*Extrait à lire*.
▬▬▬
Le leader du Parti national, Jan Slota, a déploré le fait que les suffrages recueillis par Iveta Radicova venaient des districts où la minorité hongroise est la plus nombreuse (sud du pays). La vice-présidente, Anna Belousovova, a reproché à la candidate d'être soutenue par la Hongrie voisine. "Il n'est pas acceptable que ces districts ainsi que Bratislava dictent leur loi au reste de la Slovaquie" a-t-elle déclaré. A ces reproches et accusations, Iveta Radicova a répondu que si les médias hongrois s'étaient effectivement montrés intéressés par sa candidature, il en était de même pour ceux de nombreux autres pays comme la France, le Royaume-Uni, la République tchèque et l'Autriche, certains se montrant également séduits par le fait qu'une femme puisse devenir Présidente de la République en Slovaquie.

Le 27 mars, des centaines de brochures portant la photo d'Iveta Radicova et le symbole du SDKU ont fait leur apparition dans le sud du pays, notamment dans les villes de Komarno, Galanta et Samorin. Sur ces brochures, on pouvait lire (dans un hongrois truffé de fautes) : "Chers Hongrois vivant en Slovaquie, si vous votez pour moi et si je suis élue, je vous promets de soutenir vos revendications d'autonomie". Une enquête a été ouverte pour savoir d'où proviennent ces brochures. "C'est une provocation avant le 2e tour mais je ne sais pas de qui ni d'où celle-ci provient. Il faut se méfier, tout cela peut être un piège" a déclaré le leader du Mouvement pour une Slovaquie démocratique (LU-HZDS) et ancien Premier ministre (1993-1994 et 1994-1998) Vladimir Meciar.

Le 30 mars, les quotidiens Pravda et Plus jeden ont publié une publicité où l'on pouvait lire : "Qui souhaitez-vous comme Président de la République : quelqu'un qui est prêt à promettre l'autonomie à la minorité hongroise en échange de son soutien ou quelqu'un qui défend les intérêts de la Slovaquie ?". Anna Belousovova a avoué en être l'auteur. "J'admets avoir écrit cette publicité. Si vous le voulez, crucifiez-moi pour cela" a-t-elle déclaré. "Un Chef de l'Etat qui joue la carte hongroise, trouble les citoyens et divise la société n'est pas et ne peut pas être Président de la République slovaque" a répondu Iveta Radicova.
▬▬▬
*Lignes extraites*.
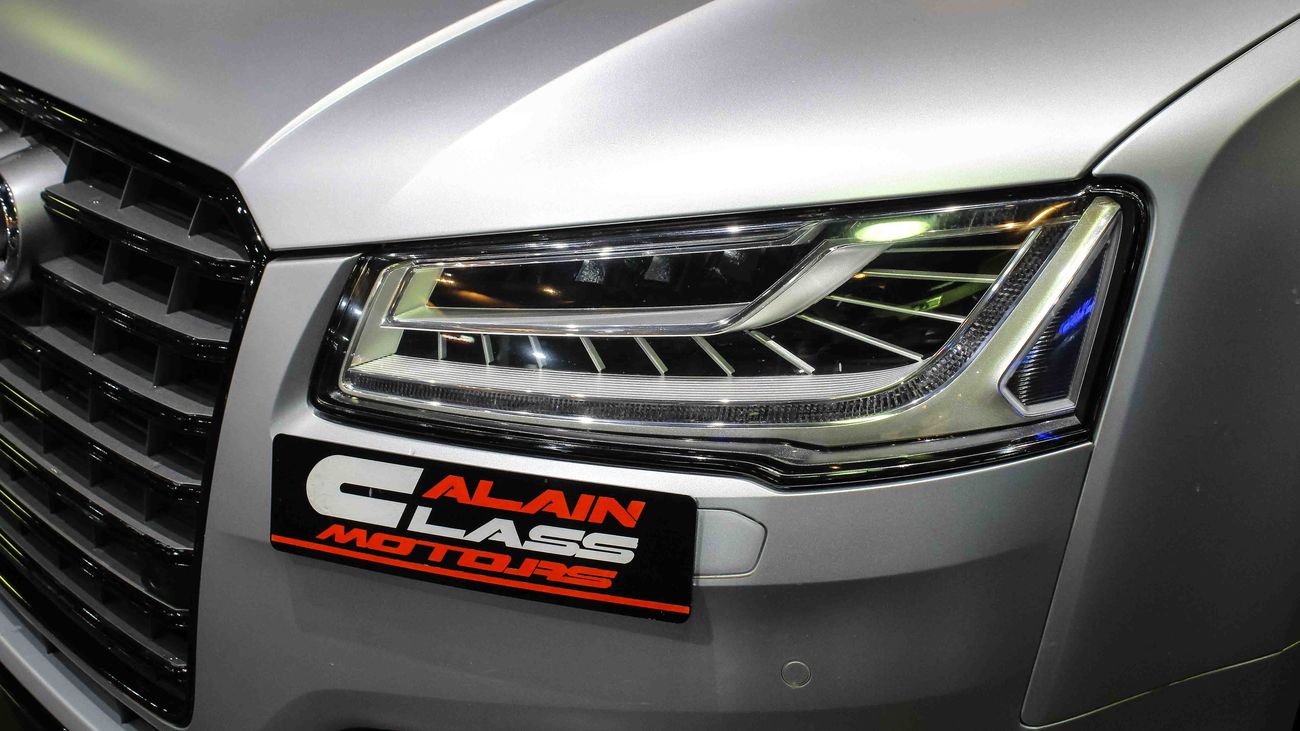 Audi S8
▬▬▬
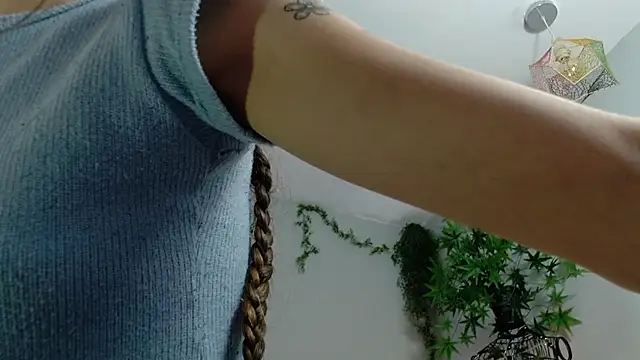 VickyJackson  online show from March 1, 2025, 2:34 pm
▬▬▬
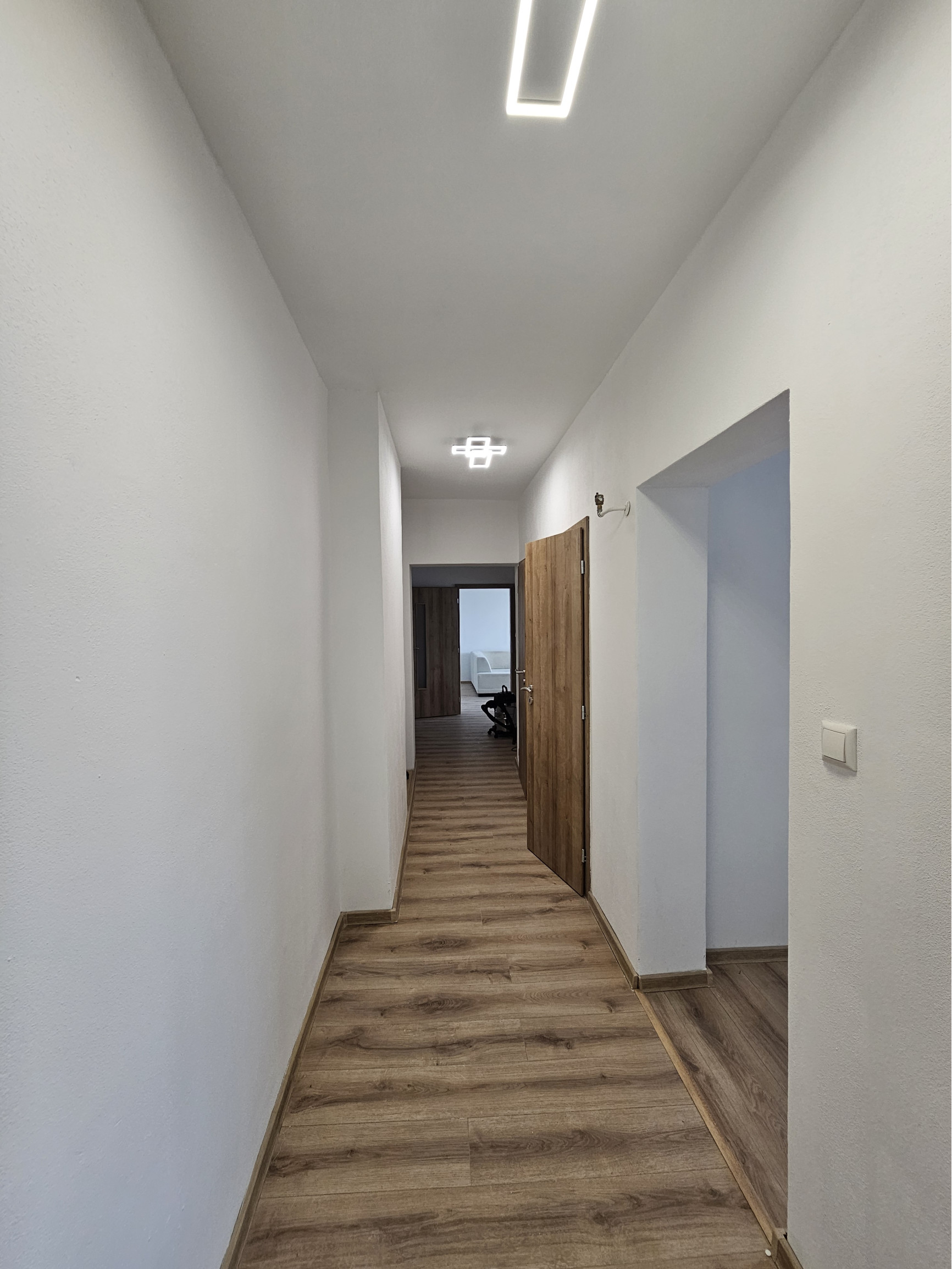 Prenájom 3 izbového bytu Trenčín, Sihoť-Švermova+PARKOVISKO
▬▬▬
*Consignes*.
a) D'après l'extrait, pourquoi certains médias étrangers, selon Iveta Radicova, se sont-ils intéressés à sa candidature ? Répondez en une à trois phrases.
b) Citez le passage de l'extrait qui va de « Le 27 mars, des » à « 1994-1998) Vladimir Meciar. ».
Ces lignes ne jouent aucun rôle ici.

*Solutions*.
a) Selon Iveta Radicova, certains médias étrangers étaient séduits par le fait qu'une femme puisse devenir Présidente de la République en Slovaquie. Elle précisait que cet intérêt ne venait pas seulement des médias hongrois, mais aussi de ceux de la France, du Royaume-Uni, de la République tchèque et de l'Autriche.

b)
Le 27 mars, des centaines de brochures portant la photo d'Iveta Radicova et le symbole du SDKU ont fait leur apparition dans le sud du pays, notamment dans les villes de Komarno, Galanta et Samorin. Sur ces brochures, on pouvait lire (dans un hongrois truffé de fautes) : "Chers Hongrois vivant en Slovaquie, si vous votez pour moi et si je suis élue, je vous promets de soutenir vos revendications d'autonomie". Une enquête a été ouverte pour savoir d'où proviennent ces brochures. "C'est une provocation avant le 2e tour mais je ne sais pas de qui ni d'où celle-ci provient. Il faut se méfier, tout cela peut être un piège" a déclaré le leader du Mouvement pour une Slovaquie démocratique (LU-HZDS) et ancien Premier ministre (1993-1994 et 1994-1998) Vladimir Meciar.